In The Endless Crisis, Foster and McChesney do a favour to those of us making the argument that there is a long-term crisis of profitability in the system by making a connection between the stagnation of the system and its turn to “financialization” as a remedy.
 
A stagnant economy dependent on financializaiton
Foster and McChesney draw on a great number of economists and statistics to support their claim that the US economy, as well as the economies of Japan and Europe, have been characterized by a “multi-decade stagnation” not just for the last two decades, but long-term trends can be seen since the 1970s. Foster and McChesney go on to argue that “it was this underlying stagnation tendency, which was the reason the economy became so dependent on financialization—or a decades-long series of ever-larger speculative bubbles.”
 
This analysis makes the case to those arguing that the problem is financialization and to those arguing it is the long-term tendency for capitalism to go into crisis—you’re both right! The system’s reliance on speculative bubbles (that invariably pop and lead to catastrophe of greater or lesser magnitude) have been key in the last decade to understanding how the system has sought to find profitability and expand, but this process must be understood within the system’s general decline in profitability and lack of places within the “real economy” to find areas of investment that yield a desired return.
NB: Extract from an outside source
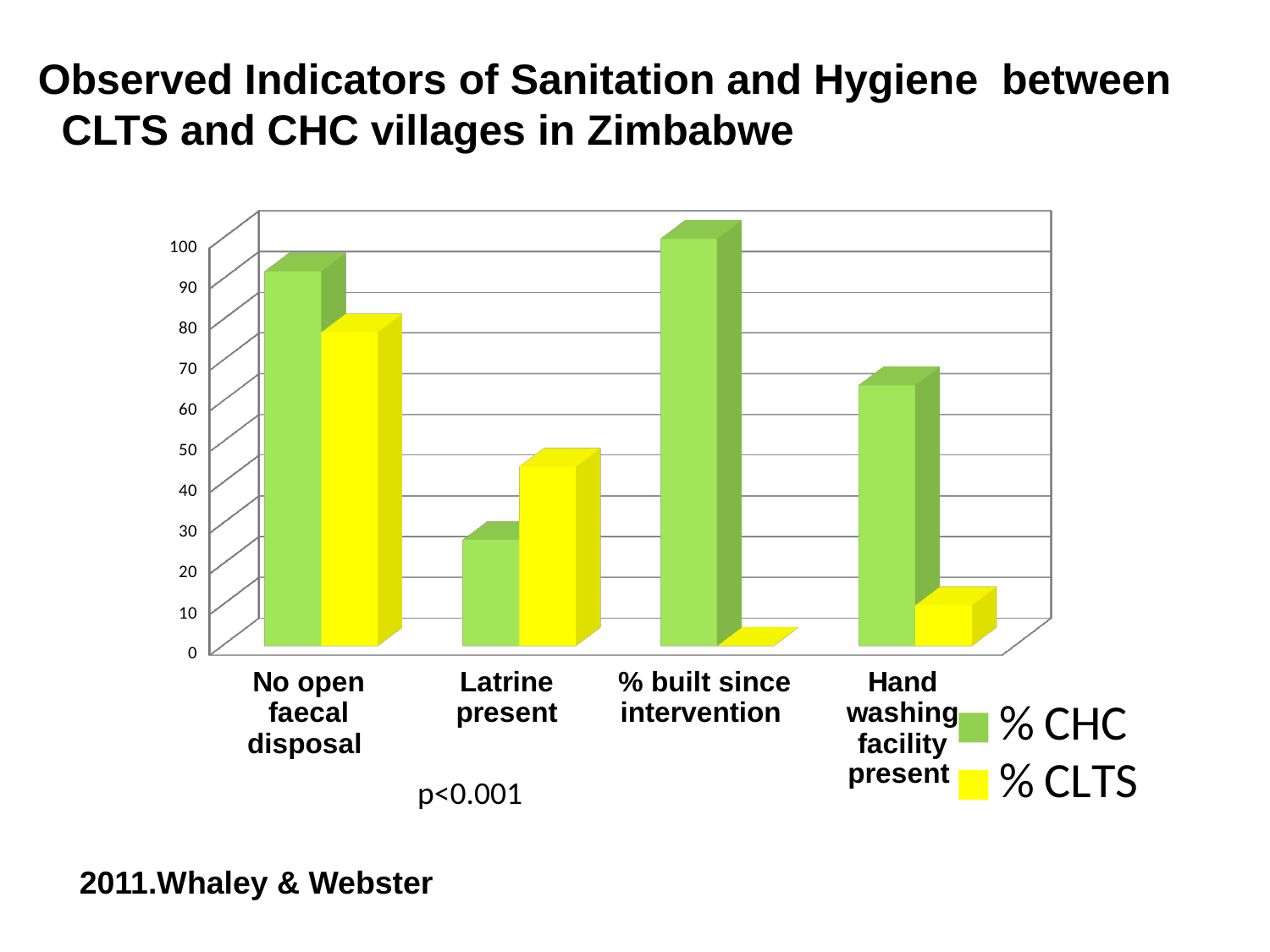
How many categories are shown on the x axis? 4 For Latrine present, which series has the larger value, % CHC or % CLTS? % CLTS How many series does the legend list? 2 For Hand washing facility present, which series has the larger value, % CHC or % CLTS? % CHC Which category has the highest % CHC value? % built since intervention Which category has the lowest % CLTS value? % built since intervention Is the % CLTS value for Latrine present greater or less than 60? less Which category has the lowest % CHC value? Latrine present What kind of chart is shown on the slide? bar chart Which category has the highest % CLTS value? No open faecal disposal Is the % CHC value for Hand washing facility present greater or less than 50? greater What colour are the % CLTS bars? yellow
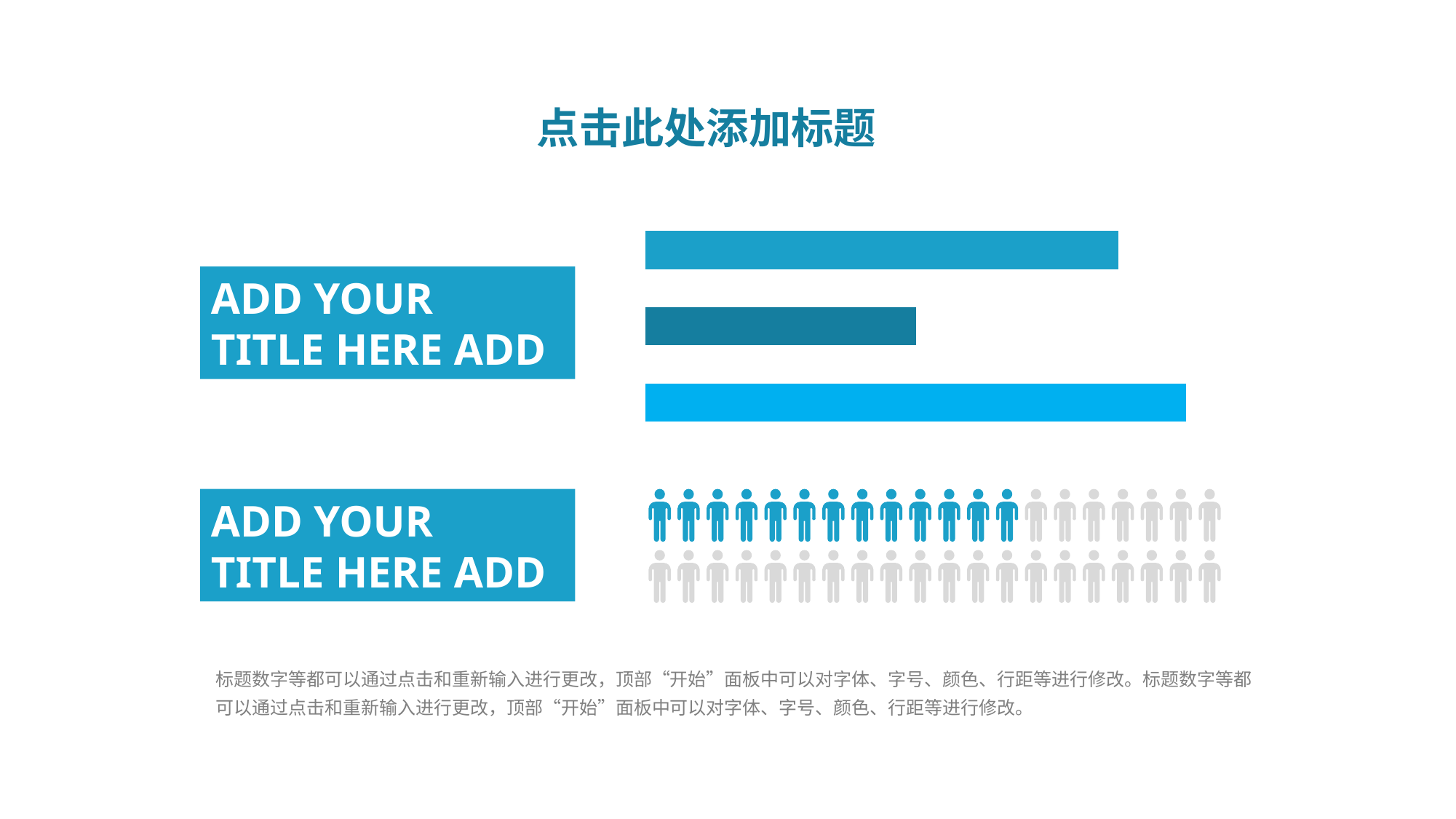
In the pictogram of people icons in the lower right, how many rows of icons are there? 2 In the bar chart in the upper right, what colour is the middle bar? dark blue In the pictogram of people icons in the lower right, how many icons are grey? 27 In the bar chart in the upper right, are the bars horizontal or vertical? horizontal In the pictogram of people icons in the lower right, how many icons are coloured blue? 13 In the bar chart in the upper right, which bar is the shortest? the middle bar In the bar chart in the upper right, is the top bar or the bottom bar longer? the bottom bar In the bar chart in the upper right, is the top bar or the middle bar longer? the top bar In the bar chart in the upper right, which bar is the longest? the bottom bar What kind of chart is shown in the upper right of the slide? bar chart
A perfect example of the turn to financialization is the fact that the financial wing of the General Motors’ corporation is far larger than the section of the company that still produces automobiles.
 
The main argument of the book is that monopolization, stagnation, financialization and globalization have produced a new historical phase, referred to by Foster and McChesney as “monopoly-finance capital.” What this amounts to is that, the Triad economies (the US, Europe and Japan—countries that we would consider wealthier and more developed globally) are locked in a stagnation-financialization brought on by over-accumulation.
 
Paradox of accumulation
This argument rests on the “paradox of accumulation.” Capitalism is characterized by an incessant drive to accumulate, but since profits grow by increasing the rate of exploitation of labour power (restraining wages and increasing productivity), this ultimately leads to limits on investment in consumption and production.
 
As the authors note: “In the mid-1970s the US economy slowed down drastically, ending a period of rapid expansion that had been fueled by: (1) the buildup of consumer liquidity during the war; (2) the second great wave of automobilization in the United States; (3) a period of cheap energy based on the massive exploitation of oil; (4) the rebuilding of the war-torn European and Japanese economies; (5) two regional wars in Asia, and Cold War military spending in general; and (6) a period of unrivaled US hegemony. As the external conditions lifting the economy during these years gradually waned, conditions of stagnation reemerged.”  
 
The destruction of capital on a massive scale during World War II provided room for profitable investment in the real economy. This, combined with the external factors listed above, fueled the post-war boom. However, as investment in capital resources (plant, equipment, technology, innovation etc) began to outpace investment in living capital (the humans that use the technology and whose labour can be exploited for profit), the system began to stagnate. The result was a turn to finance capital as an avenue for profitable investment. So, amidst a general trend toward stagnation, “the so-called economic booms of the 1980s and ‘90s were powered by the rapid growth of financial speculation leveraged by increasing debt, primarily in the private sector.”
 
While impossible to summarize all the best parts of this book without stretching this review beyond its limits, all I can do is implore you to pick this book up and check it out. For those of us arguing that the crisis of capitalism is a long-term one and cannot be done away by getting rid of its most flagrant financial abuses, it reemphasizes those points in a new light and synthesizes varying points to create a stronger argument about the systemic role of capitalism in its latest financial crisis.